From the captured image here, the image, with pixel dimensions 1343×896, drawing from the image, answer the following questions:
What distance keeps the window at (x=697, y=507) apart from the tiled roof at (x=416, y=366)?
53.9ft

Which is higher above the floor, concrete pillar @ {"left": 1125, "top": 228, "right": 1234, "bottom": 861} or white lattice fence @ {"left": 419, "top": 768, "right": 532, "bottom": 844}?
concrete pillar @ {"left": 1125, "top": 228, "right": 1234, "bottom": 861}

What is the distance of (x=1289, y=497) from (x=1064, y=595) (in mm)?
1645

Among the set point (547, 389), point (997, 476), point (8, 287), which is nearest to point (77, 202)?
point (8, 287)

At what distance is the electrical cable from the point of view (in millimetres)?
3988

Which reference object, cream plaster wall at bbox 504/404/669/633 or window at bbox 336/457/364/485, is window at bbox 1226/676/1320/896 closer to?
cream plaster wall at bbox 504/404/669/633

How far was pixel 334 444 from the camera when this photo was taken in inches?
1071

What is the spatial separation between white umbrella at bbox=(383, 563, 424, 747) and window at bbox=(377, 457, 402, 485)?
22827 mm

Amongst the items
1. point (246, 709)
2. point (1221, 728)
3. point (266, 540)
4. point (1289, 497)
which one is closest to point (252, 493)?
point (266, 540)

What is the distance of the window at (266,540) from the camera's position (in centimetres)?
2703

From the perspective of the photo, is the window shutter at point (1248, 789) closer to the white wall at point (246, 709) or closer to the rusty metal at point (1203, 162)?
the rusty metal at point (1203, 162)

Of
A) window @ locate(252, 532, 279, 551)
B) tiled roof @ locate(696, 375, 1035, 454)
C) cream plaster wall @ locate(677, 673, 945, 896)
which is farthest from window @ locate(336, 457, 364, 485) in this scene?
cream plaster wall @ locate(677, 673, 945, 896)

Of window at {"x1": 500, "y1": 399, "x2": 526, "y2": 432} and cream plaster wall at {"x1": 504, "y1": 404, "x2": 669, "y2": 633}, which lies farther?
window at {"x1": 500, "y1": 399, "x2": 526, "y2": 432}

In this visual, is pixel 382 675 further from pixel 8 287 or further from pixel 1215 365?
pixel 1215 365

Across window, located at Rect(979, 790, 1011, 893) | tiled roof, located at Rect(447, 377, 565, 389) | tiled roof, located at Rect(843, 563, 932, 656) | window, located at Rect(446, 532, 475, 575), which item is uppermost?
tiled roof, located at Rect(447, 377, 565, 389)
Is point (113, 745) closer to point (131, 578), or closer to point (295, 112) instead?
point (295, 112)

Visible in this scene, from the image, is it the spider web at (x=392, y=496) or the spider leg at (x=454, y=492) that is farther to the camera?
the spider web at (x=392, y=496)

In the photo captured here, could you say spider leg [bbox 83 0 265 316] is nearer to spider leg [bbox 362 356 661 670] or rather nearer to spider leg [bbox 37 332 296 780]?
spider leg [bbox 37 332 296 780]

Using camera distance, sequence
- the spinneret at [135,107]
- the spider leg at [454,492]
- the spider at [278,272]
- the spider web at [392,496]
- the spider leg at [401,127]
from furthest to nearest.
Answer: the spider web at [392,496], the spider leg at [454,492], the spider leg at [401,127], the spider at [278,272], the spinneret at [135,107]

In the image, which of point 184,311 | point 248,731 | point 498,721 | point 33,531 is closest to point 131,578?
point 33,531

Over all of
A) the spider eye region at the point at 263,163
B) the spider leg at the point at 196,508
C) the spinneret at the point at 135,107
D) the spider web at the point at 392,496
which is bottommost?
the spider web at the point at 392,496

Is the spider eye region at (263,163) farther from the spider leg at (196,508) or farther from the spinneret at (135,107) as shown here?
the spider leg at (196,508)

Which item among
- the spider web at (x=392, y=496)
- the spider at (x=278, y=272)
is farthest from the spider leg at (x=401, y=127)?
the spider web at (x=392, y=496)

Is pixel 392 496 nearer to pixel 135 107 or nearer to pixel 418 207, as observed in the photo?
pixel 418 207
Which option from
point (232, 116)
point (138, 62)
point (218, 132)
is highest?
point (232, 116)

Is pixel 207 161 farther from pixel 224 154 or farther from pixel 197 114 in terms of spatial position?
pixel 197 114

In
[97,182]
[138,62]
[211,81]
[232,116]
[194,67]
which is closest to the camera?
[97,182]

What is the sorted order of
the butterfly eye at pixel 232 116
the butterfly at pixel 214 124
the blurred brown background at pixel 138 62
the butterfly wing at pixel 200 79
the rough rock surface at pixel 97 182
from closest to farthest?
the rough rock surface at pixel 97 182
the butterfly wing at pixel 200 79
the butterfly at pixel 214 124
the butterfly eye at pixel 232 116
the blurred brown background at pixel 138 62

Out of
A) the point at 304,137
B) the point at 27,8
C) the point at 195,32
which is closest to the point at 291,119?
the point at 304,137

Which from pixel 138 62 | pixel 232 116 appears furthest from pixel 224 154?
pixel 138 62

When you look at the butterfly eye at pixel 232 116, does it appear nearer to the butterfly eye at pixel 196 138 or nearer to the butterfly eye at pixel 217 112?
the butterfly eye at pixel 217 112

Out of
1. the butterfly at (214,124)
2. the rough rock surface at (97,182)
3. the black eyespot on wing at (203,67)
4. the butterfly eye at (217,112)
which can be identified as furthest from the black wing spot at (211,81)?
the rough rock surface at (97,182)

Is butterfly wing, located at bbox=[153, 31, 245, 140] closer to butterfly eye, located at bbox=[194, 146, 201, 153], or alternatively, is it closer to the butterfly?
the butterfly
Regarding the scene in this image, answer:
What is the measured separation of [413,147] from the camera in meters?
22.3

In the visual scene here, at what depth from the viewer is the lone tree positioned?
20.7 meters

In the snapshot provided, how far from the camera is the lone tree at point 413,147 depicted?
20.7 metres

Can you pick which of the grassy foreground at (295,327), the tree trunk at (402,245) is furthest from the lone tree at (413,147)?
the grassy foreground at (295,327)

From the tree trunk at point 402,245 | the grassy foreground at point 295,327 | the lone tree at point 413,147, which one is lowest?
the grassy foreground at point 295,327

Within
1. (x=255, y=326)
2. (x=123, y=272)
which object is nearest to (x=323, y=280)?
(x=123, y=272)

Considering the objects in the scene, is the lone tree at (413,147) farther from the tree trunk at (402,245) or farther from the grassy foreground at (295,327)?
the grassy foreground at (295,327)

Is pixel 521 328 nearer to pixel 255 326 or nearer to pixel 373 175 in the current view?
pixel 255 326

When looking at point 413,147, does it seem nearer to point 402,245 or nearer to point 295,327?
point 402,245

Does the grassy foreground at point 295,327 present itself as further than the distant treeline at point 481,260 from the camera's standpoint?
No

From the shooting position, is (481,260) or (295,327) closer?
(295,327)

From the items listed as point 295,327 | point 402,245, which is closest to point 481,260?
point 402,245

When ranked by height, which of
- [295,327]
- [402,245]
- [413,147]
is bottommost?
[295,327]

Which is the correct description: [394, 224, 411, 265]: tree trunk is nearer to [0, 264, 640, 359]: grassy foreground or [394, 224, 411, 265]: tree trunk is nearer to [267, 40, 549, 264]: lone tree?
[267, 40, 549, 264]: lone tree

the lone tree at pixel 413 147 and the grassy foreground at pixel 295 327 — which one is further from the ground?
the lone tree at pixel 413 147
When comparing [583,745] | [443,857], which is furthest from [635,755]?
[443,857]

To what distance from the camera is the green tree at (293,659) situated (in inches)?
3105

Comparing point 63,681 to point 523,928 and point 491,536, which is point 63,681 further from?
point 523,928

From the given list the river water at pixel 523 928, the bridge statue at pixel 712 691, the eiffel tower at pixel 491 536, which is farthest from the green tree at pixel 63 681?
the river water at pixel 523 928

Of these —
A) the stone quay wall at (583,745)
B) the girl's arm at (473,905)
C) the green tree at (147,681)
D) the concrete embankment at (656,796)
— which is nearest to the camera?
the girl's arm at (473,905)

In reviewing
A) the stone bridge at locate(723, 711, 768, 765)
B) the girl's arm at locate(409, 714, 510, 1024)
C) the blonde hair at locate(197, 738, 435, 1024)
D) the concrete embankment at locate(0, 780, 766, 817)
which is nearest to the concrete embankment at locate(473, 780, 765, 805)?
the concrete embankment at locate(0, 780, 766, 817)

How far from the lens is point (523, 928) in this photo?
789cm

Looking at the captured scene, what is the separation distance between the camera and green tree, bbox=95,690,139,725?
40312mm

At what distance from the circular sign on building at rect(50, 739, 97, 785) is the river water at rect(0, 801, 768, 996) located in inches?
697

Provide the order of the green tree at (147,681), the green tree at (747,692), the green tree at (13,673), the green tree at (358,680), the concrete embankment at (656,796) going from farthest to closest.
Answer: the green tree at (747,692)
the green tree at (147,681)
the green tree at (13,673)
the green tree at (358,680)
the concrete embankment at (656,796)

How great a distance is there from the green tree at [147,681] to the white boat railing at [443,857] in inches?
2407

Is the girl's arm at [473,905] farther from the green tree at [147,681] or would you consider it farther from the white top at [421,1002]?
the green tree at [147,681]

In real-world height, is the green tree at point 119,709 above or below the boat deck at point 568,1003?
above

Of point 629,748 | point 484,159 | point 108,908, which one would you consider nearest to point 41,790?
• • • • • • •
▶ Direction
Your task is to reproduce, exactly and exclusively, the lines from the one holding "To what distance" through the final line of the listing.

▶ Exercise result
To what distance from the camera is the green tree at (293,659) situated (in inches)?
3105

Comparing point 63,681 to point 523,928 and point 491,536, which is point 63,681 further from?
point 523,928

From the given list the river water at pixel 523 928, the bridge statue at pixel 712 691, the eiffel tower at pixel 491 536, which is farthest from the green tree at pixel 63 681?
the river water at pixel 523 928

Of these —
A) the stone quay wall at (583,745)
B) the girl's arm at (473,905)
C) the green tree at (147,681)
D) the concrete embankment at (656,796)
— which is nearest to the camera?
the girl's arm at (473,905)

In reviewing
A) the stone bridge at locate(723, 711, 768, 765)
B) the girl's arm at locate(409, 714, 510, 1024)
C) the blonde hair at locate(197, 738, 435, 1024)
D) the concrete embankment at locate(0, 780, 766, 817)
which is nearest to the concrete embankment at locate(473, 780, 765, 805)?
the concrete embankment at locate(0, 780, 766, 817)

How far from the lens is point (523, 928) in this photo?
789cm

Looking at the captured scene, what is the separation distance between the camera and green tree, bbox=95,690,139,725?
40312mm

At what distance from the circular sign on building at rect(50, 739, 97, 785) is the river water at rect(0, 801, 768, 996) located in inches?
697

Provide the order of the green tree at (147,681), the green tree at (747,692), the green tree at (13,673), the green tree at (358,680), the concrete embankment at (656,796) going from farthest to closest.
Answer: the green tree at (747,692)
the green tree at (147,681)
the green tree at (13,673)
the green tree at (358,680)
the concrete embankment at (656,796)

How great a distance is there from the green tree at [147,681] to the white boat railing at [443,857] in inches?
2407

Is the girl's arm at [473,905] farther from the green tree at [147,681] or would you consider it farther from the white top at [421,1002]?
the green tree at [147,681]

In real-world height, is the green tree at point 119,709 above or below the boat deck at point 568,1003?
above

Of point 629,748 | point 484,159 | point 108,908, which one would you consider nearest to point 41,790?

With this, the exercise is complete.